Seems like we need to clean up standard Debian as well, and potentially hunt down why osquery isn't pulling everything on the Red Hat side? These items are probably out of scope for this particular ticket, so this probably passes QA, but it feels like there's more related work to do.

[iansltx]

Looks like the 18.9.0 Twisted behavior via pip on Ubuntu matches 4.56.0, so this isn't a regression and is probably fine.

Also, it feels like there's another issue embedded in this one: python 3.8.10-0ubuntu1~20.04.9 itself being a false-positive?
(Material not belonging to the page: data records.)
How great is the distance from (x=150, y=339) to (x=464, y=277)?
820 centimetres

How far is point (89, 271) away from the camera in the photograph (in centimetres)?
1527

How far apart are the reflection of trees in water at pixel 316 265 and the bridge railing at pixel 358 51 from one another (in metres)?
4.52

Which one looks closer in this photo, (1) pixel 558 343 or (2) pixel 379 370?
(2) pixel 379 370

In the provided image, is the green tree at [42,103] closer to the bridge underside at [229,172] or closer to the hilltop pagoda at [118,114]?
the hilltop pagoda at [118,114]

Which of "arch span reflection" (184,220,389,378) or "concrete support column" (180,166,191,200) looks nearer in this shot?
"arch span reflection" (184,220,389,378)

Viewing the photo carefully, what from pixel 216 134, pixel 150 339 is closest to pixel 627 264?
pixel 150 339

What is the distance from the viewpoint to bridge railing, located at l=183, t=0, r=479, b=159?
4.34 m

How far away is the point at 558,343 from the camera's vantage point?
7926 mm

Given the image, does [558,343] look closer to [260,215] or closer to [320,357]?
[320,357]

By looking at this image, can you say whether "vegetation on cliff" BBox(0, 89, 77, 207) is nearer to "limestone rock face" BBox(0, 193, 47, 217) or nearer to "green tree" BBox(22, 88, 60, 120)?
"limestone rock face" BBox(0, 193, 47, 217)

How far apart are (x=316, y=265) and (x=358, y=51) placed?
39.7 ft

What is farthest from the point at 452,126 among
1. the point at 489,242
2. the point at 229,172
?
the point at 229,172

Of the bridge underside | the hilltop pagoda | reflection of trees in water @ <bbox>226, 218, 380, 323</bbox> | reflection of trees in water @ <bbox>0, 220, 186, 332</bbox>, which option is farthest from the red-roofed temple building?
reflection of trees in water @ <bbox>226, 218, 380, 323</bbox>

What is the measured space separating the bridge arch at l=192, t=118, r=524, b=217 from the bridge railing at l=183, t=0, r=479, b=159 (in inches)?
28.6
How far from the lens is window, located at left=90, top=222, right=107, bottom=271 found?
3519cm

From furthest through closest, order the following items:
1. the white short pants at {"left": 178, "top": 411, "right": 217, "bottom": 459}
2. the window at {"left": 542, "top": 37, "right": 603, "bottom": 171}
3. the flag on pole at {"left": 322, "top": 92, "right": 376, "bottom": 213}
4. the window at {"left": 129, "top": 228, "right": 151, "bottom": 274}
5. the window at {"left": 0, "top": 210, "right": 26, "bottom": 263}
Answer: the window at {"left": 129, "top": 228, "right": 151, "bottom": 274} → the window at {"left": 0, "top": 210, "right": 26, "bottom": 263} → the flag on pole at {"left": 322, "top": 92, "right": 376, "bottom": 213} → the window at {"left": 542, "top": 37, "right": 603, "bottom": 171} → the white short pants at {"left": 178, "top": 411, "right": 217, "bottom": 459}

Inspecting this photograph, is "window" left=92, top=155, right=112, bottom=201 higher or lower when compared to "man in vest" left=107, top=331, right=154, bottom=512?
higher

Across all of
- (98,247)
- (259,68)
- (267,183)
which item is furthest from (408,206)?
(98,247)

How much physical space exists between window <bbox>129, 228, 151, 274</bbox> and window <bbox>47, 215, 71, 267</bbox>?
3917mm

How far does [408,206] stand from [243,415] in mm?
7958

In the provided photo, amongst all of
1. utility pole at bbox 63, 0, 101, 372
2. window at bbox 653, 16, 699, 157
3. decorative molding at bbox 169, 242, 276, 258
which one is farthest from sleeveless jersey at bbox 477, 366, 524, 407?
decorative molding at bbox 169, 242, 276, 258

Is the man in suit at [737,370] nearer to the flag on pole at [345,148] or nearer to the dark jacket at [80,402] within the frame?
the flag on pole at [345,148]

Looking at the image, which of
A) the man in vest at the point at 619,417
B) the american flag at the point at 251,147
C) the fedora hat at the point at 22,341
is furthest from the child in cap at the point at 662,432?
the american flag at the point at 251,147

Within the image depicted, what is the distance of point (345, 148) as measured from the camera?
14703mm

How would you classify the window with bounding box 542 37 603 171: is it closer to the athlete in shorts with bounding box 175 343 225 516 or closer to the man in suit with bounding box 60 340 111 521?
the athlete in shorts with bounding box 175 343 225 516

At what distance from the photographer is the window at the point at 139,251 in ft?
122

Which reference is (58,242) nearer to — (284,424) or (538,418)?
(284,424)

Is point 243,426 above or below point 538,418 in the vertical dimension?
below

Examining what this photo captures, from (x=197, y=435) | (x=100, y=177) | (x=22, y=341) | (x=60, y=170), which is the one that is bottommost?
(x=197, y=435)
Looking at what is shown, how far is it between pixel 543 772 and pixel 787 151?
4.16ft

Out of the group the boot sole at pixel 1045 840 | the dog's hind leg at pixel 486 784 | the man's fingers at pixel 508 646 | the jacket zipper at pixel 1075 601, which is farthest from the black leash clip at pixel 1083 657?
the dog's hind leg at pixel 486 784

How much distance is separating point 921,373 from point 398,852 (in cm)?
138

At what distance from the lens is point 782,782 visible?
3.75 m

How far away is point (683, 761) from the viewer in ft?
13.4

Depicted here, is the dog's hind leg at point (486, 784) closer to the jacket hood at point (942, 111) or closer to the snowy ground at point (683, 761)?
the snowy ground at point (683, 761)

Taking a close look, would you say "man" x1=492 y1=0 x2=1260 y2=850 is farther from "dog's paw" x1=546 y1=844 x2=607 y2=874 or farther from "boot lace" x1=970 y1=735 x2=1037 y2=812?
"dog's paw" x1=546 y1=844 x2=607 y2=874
Seems like that's a completely different issue, and not covered by the work done here?

[mostlikelee]

Looks like expected behavior to me, as we kept the scope down to just Ubuntu in case there are unexpected effects of the change. Agree the RHEL issue and the python false positive issues are unrelated.

[iansltx]

Okay. QA passed then.

[fleet-release]

False positive fixed, Twisted web python secured, Fleet's trust restored, pure.